» **Work instructions**: In the entries below, find the line with "[camera trap, expert-labeled]" and the line with "common name: nine-banded armadillo". Return those two lines and all lines between them, exactly.

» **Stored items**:
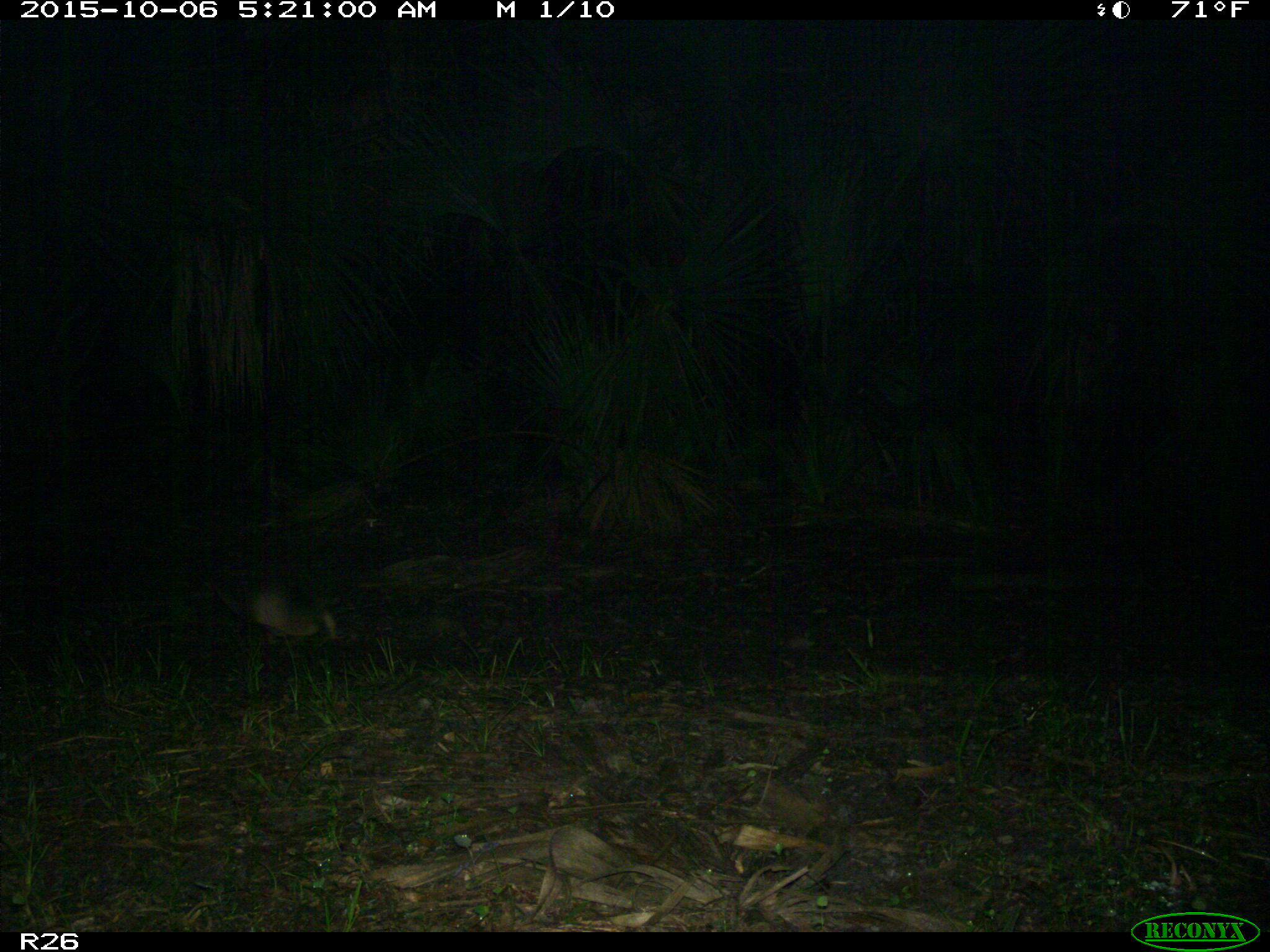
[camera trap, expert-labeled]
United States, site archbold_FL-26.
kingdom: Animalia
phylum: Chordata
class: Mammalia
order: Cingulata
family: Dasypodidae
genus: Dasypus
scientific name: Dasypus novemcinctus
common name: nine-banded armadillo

...

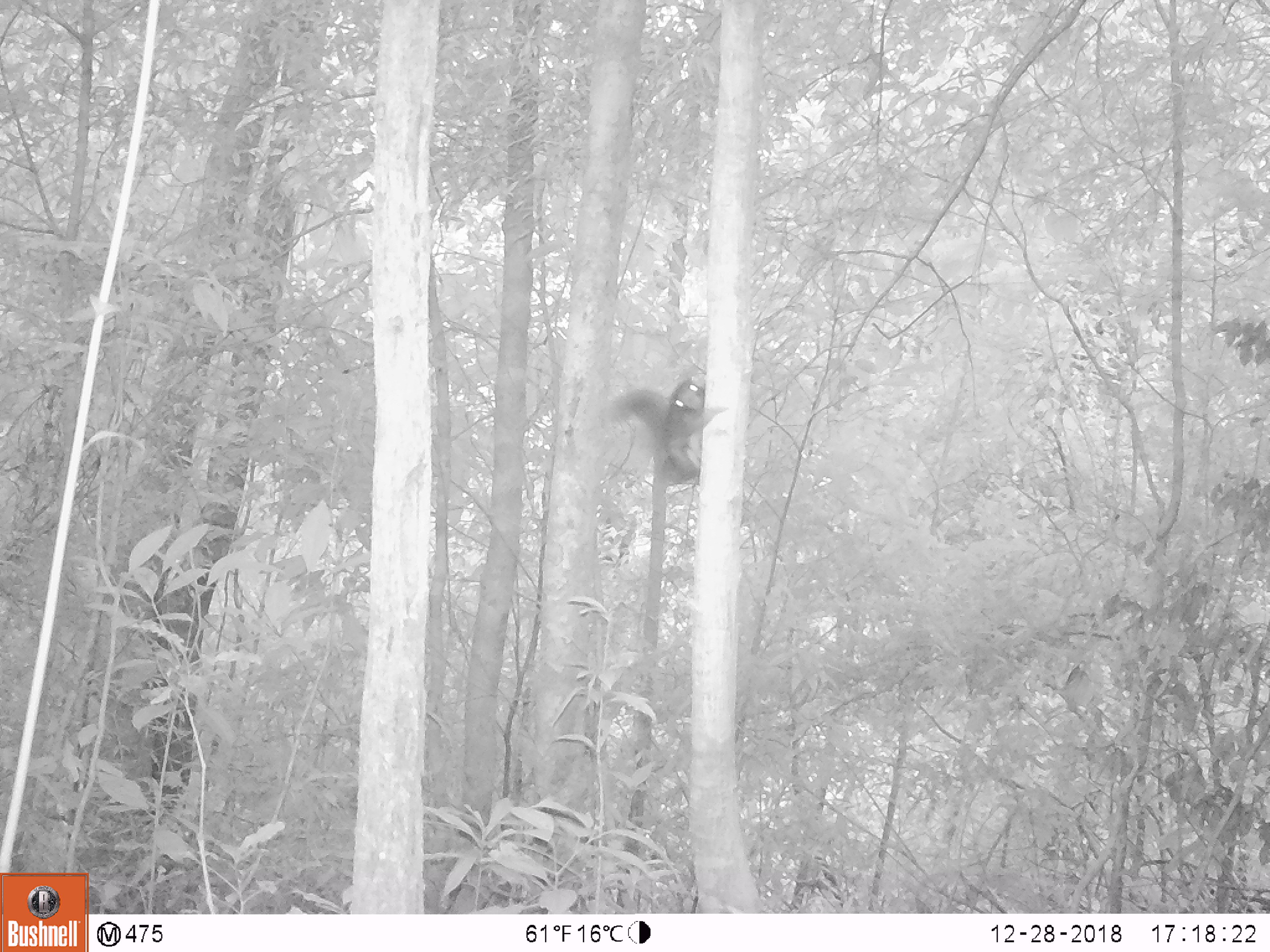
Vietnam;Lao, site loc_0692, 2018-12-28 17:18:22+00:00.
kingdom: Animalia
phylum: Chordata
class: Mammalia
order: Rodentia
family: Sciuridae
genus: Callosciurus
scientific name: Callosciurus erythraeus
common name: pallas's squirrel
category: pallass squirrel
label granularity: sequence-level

» **The answer**:
[camera trap, expert-labeled]
United States, site archbold_FL-26.
kingdom: Animalia
phylum: Chordata
class: Mammalia
order: Cingulata
family: Dasypodidae
genus: Dasypus
scientific name: Dasypus novemcinctus
common name: nine-banded armadillo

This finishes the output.